= DOCUMENT =
By: Joe Dooley, Ph.D., LCSW
Students approaching their field placements experience a mix of emotions, expectations, and apprehensions. For lesbian, gay, bisexual and transgender (LGBT) students, the anticipation of the field placement may bring about issues that are related to sexual orientation or transgender status. Issues of disclosure and concerns about how field instructors, agencies, and potential clients might respond to LGBT students may be prominent.
Social work ethics compel social workers to work against discrimination for a wide variety of populations at risk, including sexual orientation. However, research suggests that some social workers’ attitudes toward LGBT persons may not be congruent with that ethic. Berkman and Zinberg’s (1997) research suggests that a majority of social workers studied held heterosexist attitudes, and approximately 10% harbored homophobic attitudes. Another factor is that some agencies and social organizations where students may be placed are affiliated with groups whose beliefs may conflict with this social work ethic (e.g., placements affiliated with some religious institutions). Many LGBT students are aware of these issues, and therefore anticipation of placement may arouse anxiety.
The following are considerations and ideas in helping LGBT students to have a successful placement experience.

= REQUIRED TASK A =
In the piece on LGBT students' field placements, duplicate the passage starting with "Social work ethics" and going on through "successful placement experience.".
= REQUIRED TASK B =
According to the piece on LGBT students' field placements, why might the prospect of a placement make many LGBT students anxious?
= REQUIRED TASK C =
Resume the piece on LGBT students' field placements from where it stops.

= MATERIAL SHOWN =
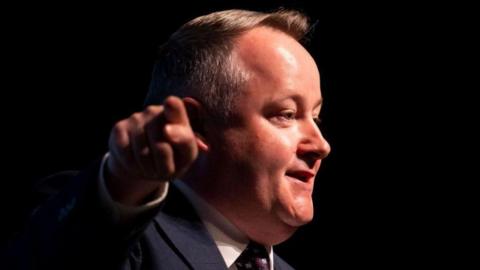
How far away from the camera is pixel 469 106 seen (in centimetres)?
241

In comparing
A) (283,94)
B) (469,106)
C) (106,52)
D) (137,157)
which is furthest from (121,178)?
(469,106)

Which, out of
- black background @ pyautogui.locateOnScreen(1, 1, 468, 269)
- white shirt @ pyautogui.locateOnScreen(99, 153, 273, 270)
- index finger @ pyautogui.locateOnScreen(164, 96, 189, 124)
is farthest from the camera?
black background @ pyautogui.locateOnScreen(1, 1, 468, 269)

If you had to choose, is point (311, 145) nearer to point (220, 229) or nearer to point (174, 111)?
point (220, 229)

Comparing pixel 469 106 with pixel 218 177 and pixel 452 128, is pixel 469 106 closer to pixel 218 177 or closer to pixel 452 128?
pixel 452 128

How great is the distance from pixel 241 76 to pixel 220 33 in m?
0.14

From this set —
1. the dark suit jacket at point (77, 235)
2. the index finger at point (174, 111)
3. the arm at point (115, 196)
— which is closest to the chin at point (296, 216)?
the dark suit jacket at point (77, 235)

= EXERCISE ANSWER A =
Social work ethics compel social workers to work against discrimination for a wide variety of populations at risk, including sexual orientation. However, research suggests that some social workers’ attitudes toward LGBT persons may not be congruent with that ethic. Berkman and Zinberg’s (1997) research suggests that a majority of social workers studied held heterosexist attitudes, and approximately 10% harbored homophobic attitudes. Another factor is that some agencies and social organizations where students may be placed are affiliated with groups whose beliefs may conflict with this social work ethic (e.g., placements affiliated with some religious institutions). Many LGBT students are aware of these issues, and therefore anticipation of placement may arouse anxiety.
The following are considerations and ideas in helping LGBT students to have a successful placement experience.

= EXERCISE ANSWER B =
Research suggests that some social workers' attitudes toward LGBT people don't match the profession's ethic against discrimination: in one study, a majority held heterosexist attitudes and about 10% held homophobic ones. Some placement agencies are also affiliated with groups whose beliefs may conflict with that ethic. Many LGBT students know about these issues, so anticipating a placement can cause anxiety.

= EXERCISE ANSWER C =
One of the most important issues that LGBT students think about is whether or not to disclose their sexual orientation/transgender status to the field director and, ultimately, to a field instructor. In the best of all possible worlds, this would not have to be something to consider, and for some students the decision to disclose is not particularly anxiety producing. However, in some environments, LGBT students are cautious about coming out, as they are concerned about negative attitudes and how their coming out might affect their evaluations. For example, it is possible that in some rural environments, attitudes toward LGBT persons may be more conservative and prevent students from feeling comfortable in fully disclosing their status. Or, disclosure may have negative repercussions in close-knit communities in that this information may be difficult to control once disclosed. It is up to the individual to make choices about if and how to disclose, given how much they feel safe in doing so.
Hunter & Hickerson (2003) suggest that a cost/benefit analysis to determine whether or not one wishes to come out in a particular environment is a way to decide how open an individual might wish to be about her or his orientation. In respect to field placement, some questions that might be pertinent to this analysis are as follows:
- How comfortable am I with my gay/transgender identity? How much anxiety do I have about coming out in general? Am I ready to make this identity part of my professional self?
- What goals would I want to accomplish by coming out to the field director, faculty, and field instructors? Are these goals attainable given current information?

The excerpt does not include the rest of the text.